These Celebrities Want An Anti-Bullying Program Focused On "Tolerance" Of LGBTI People
"What Australia does not need is a program that is tied up in politics and controversy."
A group of Australian entertainers has written to prime minister Malcolm Turnbull, urging him to fund a mandatory national anti-bullying program for schools that would focus on LGBTI issues and domestic violence.
With seven days to the federal Budget, singer Troye Sivan, his mother, and several other prominent Australians are calling on Turnbull and education minister Simon Birmingham to allocate at least $6 million to the proposal.
The letter endorses a program that would prevent "all forms of bullying, including that which is based on religion, race, gender, faith, sexuality, disability, skin conditions, social standing or political persuasions".
Signatories include singer-songwriter Missy Higgins, producer and songwriter Paul Mac, author and journalist Tracey Spicer, comedian Joel Creasey, actor Guy Pearce, and former Australian Idol host turned political candidate James Mathison.
The push comes in the final months of funding for the Safe Schools Coalition, a national LGBTI anti-bullying program launched in 2014.
Safe Schools became the target of nationwide controversy in 2016 when conservative media outlets and politicians furthered a campaign against the program initiated by conservative Christian lobby groups.
"We understand and accept that programs implemented in recent history, such as Safe Schools, have become highly politicised and controversial," the letter to Turnbull reads.

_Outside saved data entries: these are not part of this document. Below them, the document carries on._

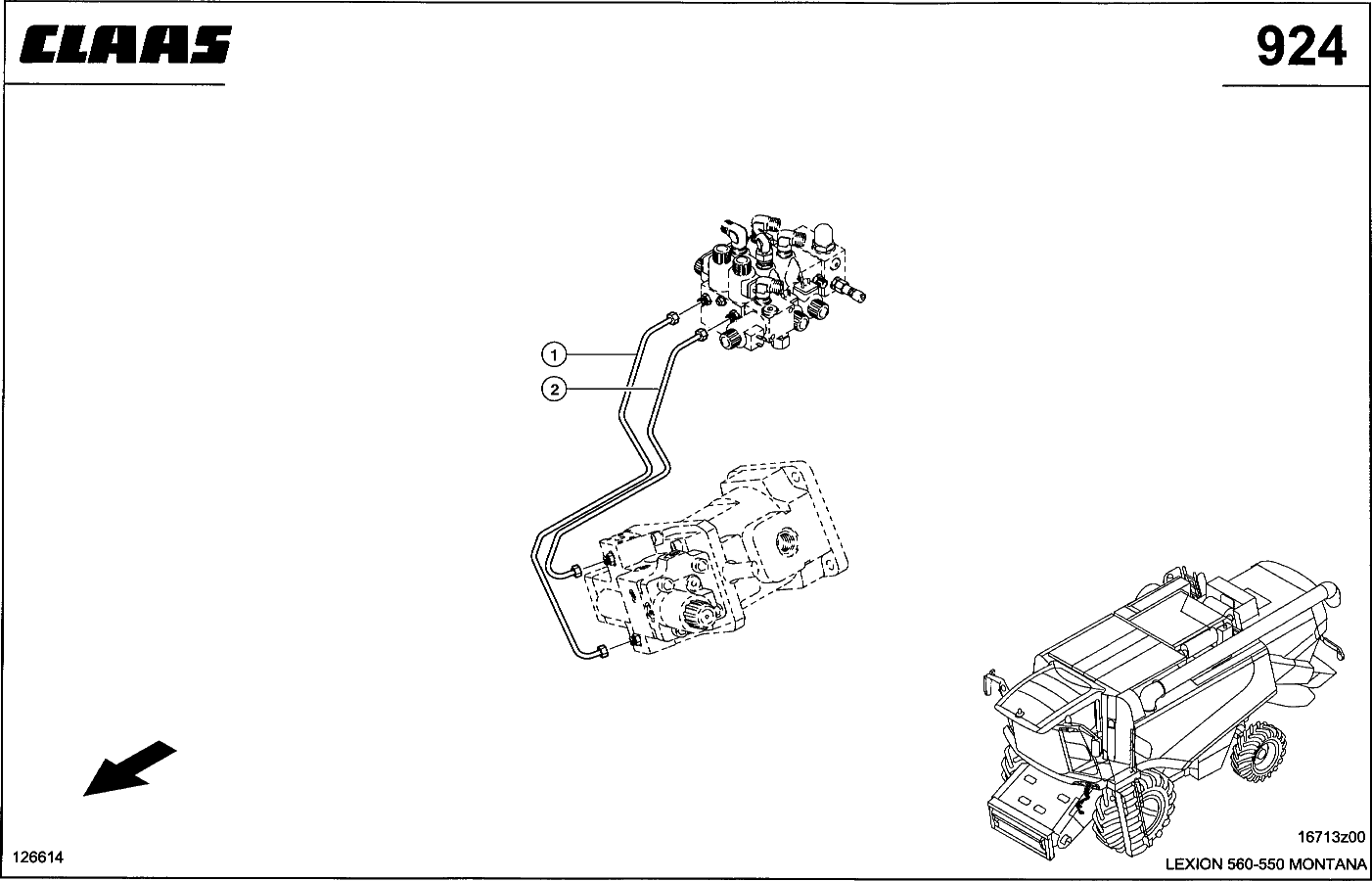 CLAAS

924

1

2

126614

16713z00

LEXION 560-550 MONTANA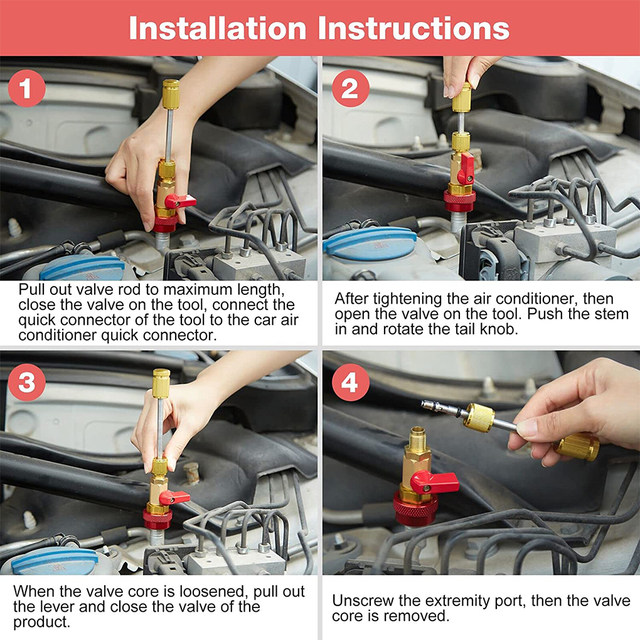 Installation Instructions

1

Pull out valve rod to maximum length, close the valve on the tool, connect the quick connector of the tool to the car air conditioner quick connector.

2

After tightening the air conditioner, then open the valve on the tool. Push the stem in and rotate the tail knob.

3

When the valve core is loosened, pull out the lever and close the valve of the product.

4

Unscrew the extremity port, then the valve core is removed.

"We wish not for controversy but for a program with a goal that everyone can agree on: an end to bullying and domestic violence in Australia.
"Make no mistake of our request: we do not seek a program that seeks approval of the way certain members of our society live. We seek only mutual respect and tolerance."
The proposed program would be rolled out by the start of 2018 and include tolerance of LGBTI people "at its core".
"The program's curriculum should consult education experts, paediatricians, psychologists and criminologists before its rollout," the letter reads.
It also calls for an advisory board of experts – to be appointed by the education minister – which could alter the program if it saw fit: "The board should be required to consult with community groups, including those from the LGBTI community, before making decisions that alter the program’s teachings."
In a video Sivan says Australia needs a program that focuses on LGBTQ kids.
"There was a previous anti-bullying program called Safe Schools and it existed to help kids like me, but it was made controversial by newspapers and politicians who still refuse to accept that people like me should be tolerated, and not just tolerated but respected, especially in schools," he said.
"Australia needs an anti-bullying, anti-violence program with a focus on LGBTQ bullying, that isn't just another bullying program. What Australia does not need is a program that is tied up in politics and controversy.
"If we don't act now, future suicides, self harm, murders, and domestic violence will continue unabated."
Sivan's mother Laurelle Mellet told BuzzFeed News her main concern was the safety of children.
"Whether they are gay, have autism, whatever it is – it's really, really important that people start learning tolerance. It's not going to come just from home, it needs to come from school as well."
She hopes the broader focus of the proposed program would prevent it from going the way of Safe Schools and becoming a political football.
"You can take out the fact that you're just trying to get through to gay kids... there are parents out there who felt like the [Safe Schools] program would change their kids, and turn straight kids gay, which is absolute rubbish. Nothing is going to change that."
Mellet says she has learnt a "huge amount" about tolerance by being Troye's mum.
"I'm really, really proud of the fact Troye is who he is, and he's able to have a voice for so many kids and people out there who don't have a voice," she said.
"If I couldn't support him, I couldn't be a mother. And that's what I am."